(Spatial question entries)
>> Begin
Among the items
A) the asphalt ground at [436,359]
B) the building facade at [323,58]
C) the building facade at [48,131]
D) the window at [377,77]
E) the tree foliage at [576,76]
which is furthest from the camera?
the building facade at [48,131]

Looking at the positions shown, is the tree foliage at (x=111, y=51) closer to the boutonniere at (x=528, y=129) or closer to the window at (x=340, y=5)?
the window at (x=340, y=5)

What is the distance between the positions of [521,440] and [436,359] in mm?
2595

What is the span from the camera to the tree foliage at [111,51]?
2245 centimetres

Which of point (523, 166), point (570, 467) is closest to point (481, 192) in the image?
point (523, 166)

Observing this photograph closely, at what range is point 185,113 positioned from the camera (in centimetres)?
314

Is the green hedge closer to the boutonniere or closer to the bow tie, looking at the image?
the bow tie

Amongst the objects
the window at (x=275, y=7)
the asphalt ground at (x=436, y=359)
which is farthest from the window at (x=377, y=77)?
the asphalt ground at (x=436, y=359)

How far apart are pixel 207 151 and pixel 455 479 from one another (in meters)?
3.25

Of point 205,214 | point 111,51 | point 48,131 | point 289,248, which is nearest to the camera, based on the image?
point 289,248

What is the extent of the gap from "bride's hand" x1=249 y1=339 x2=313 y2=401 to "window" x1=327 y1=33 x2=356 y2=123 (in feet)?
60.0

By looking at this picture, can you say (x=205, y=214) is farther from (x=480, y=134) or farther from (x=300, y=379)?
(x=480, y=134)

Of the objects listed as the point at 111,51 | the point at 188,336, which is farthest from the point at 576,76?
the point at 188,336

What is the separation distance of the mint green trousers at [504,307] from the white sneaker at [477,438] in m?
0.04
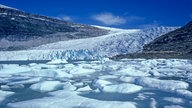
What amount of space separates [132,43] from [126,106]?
2409cm

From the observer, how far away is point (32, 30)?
49.5 meters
>> End
Please add 126 to every distance in the answers and write out again every line of the material from the line with "What is the separation" through the end of the material, leaving the pictures out.

What is the separation distance of the mint green trousers at [504,307] from the white sneaker at [477,438] in m?
126.04
What amount of space separates [132,43] from [126,106]?
2535cm

From the observer, how far away is point (32, 30)?
175.5 meters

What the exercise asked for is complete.